Everyone have a good weekend!!!


----------



## cookie9933 (Feb 26, 2005)

What was the cost for the pre-bent aluminum panel?

Bill


----------



## 'Ohana (May 20, 2007)

Nice Job !!









Ed


----------



## Sayonara (Jul 23, 2007)

Well done Nathan. Im glad your local...Im sure ill be runningin to something sooner or later and be looking for some expert help!


----------



## Herbicidal (Aug 29, 2003)

Looks great!







I had the passenger side wheels come off last year (long story) and damaged the skirting. I banged mine out using some tools. Looks OK, but a full repair looks even better. Nice to know that it is not hard to do.


----------



## Moosegut (Sep 24, 2005)

Sweet. Very nice job. I can see having to do that some time down the road as the aluminum skirt seems to be one of the weakest points of the tt.
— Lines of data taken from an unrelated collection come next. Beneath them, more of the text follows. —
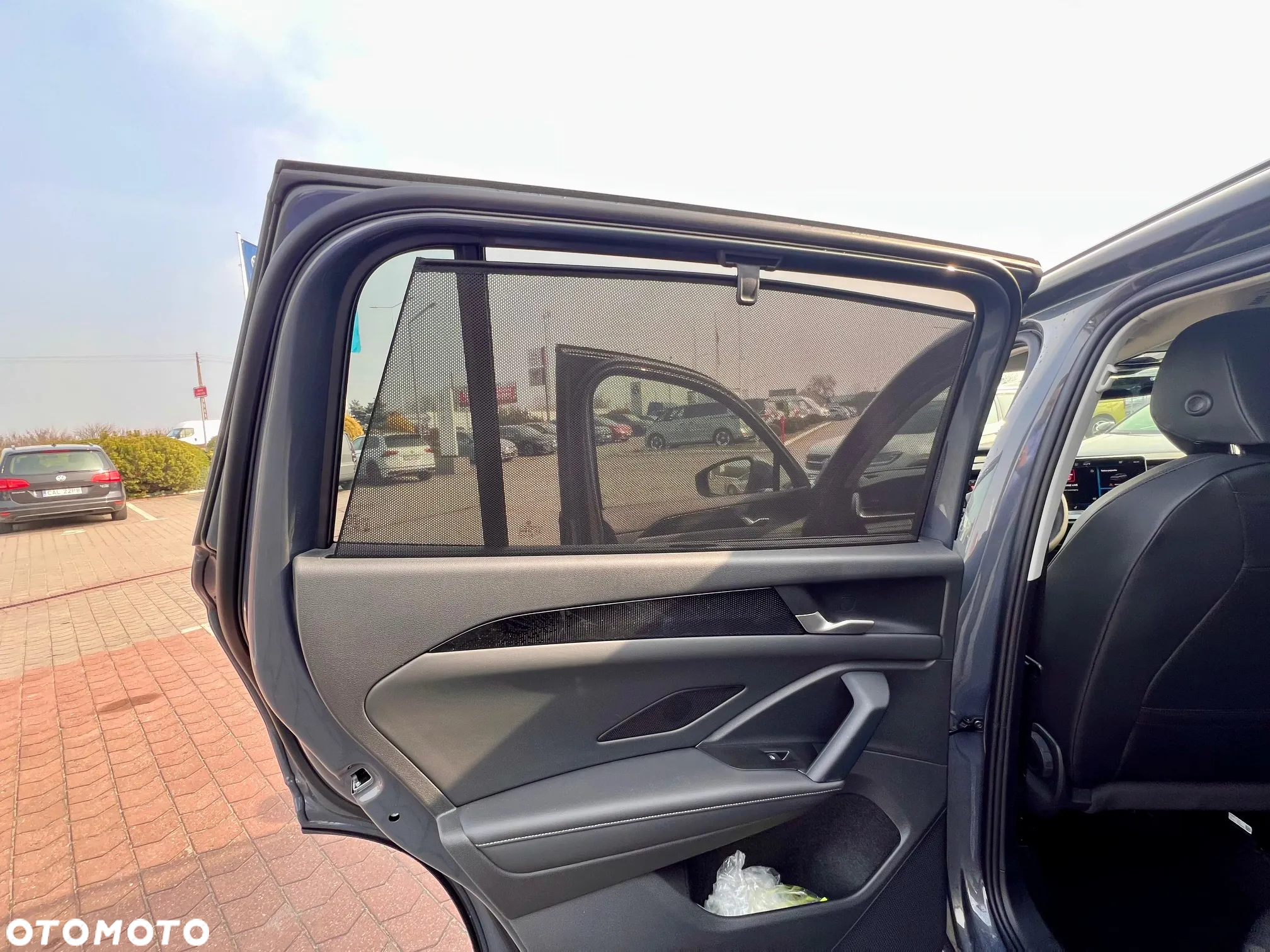 Volkswagen Tayron - 13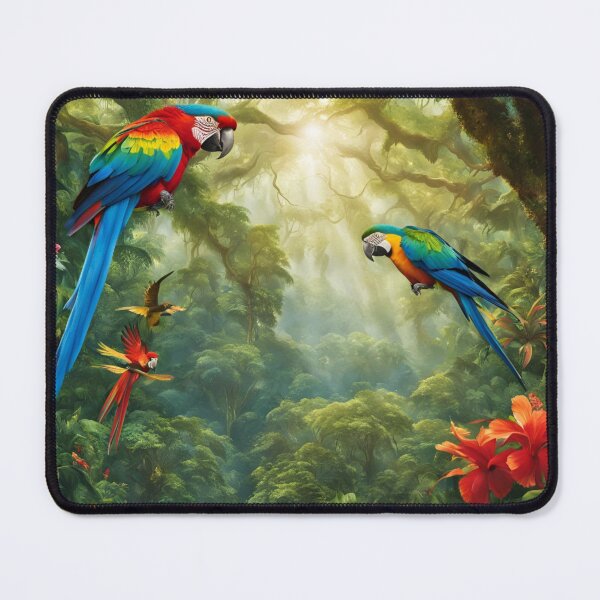 Item preview, Tropical Paradise designed and sold by Samarpanartz.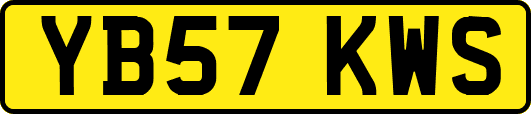 YB57KWS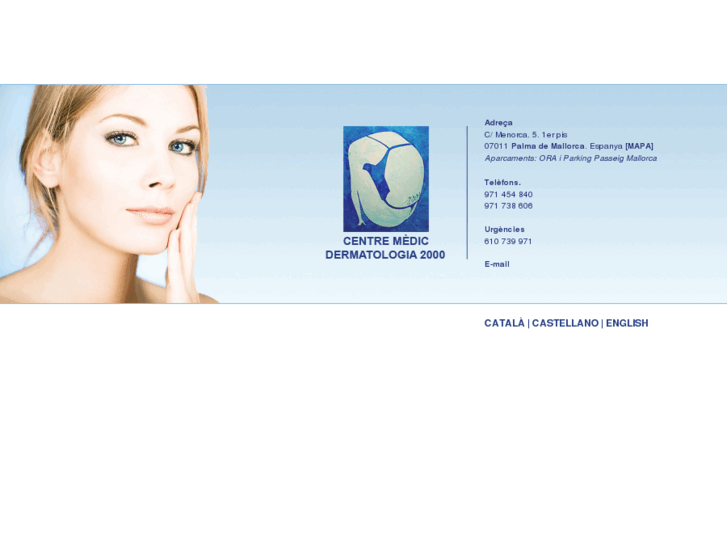 www.dermatologia2000.com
I almost bend it every time I pull a dump handle or do anything underneath. Did the dealer order the skirting for you and can you tell us the total cost?

Scott


----------



## wolfwood (Sep 19, 2005)

NAH - its easier just to trade the old one in, get a new one, and let the dealer fix it...or not....like we did!









Looks great, Nathan. I'm sure we'll be relying on these photos at some point in the future (our trading days are over







)


----------



## Nathan (Jan 2, 2007)

The total for the skirting shipped to my house was ~$175. Over half of that was shipping







. I contacted Holman who I had bought it from and they were very helpful. 
As you can see in the picts, they cut it large and shipped it well protected. I cut it with tin snips and a utility knife. The knife works the best, but final trimming was done with the snips.

My old skirting was torn, but if you have it in one piece, it is even easier because you can use the old piece as a full template (mine got me 90% there).


----------



## Humpty (Apr 20, 2005)

Great job!









My bunkroom slide got caught on an open closet door. The door stopped the slide, by the hydraulic ram pushed brackets into a side skirt and left a nice scar.









Bent steel brackets and deformed skirt, but I the thin closet door came through without a scratch









Thanks for the info


----------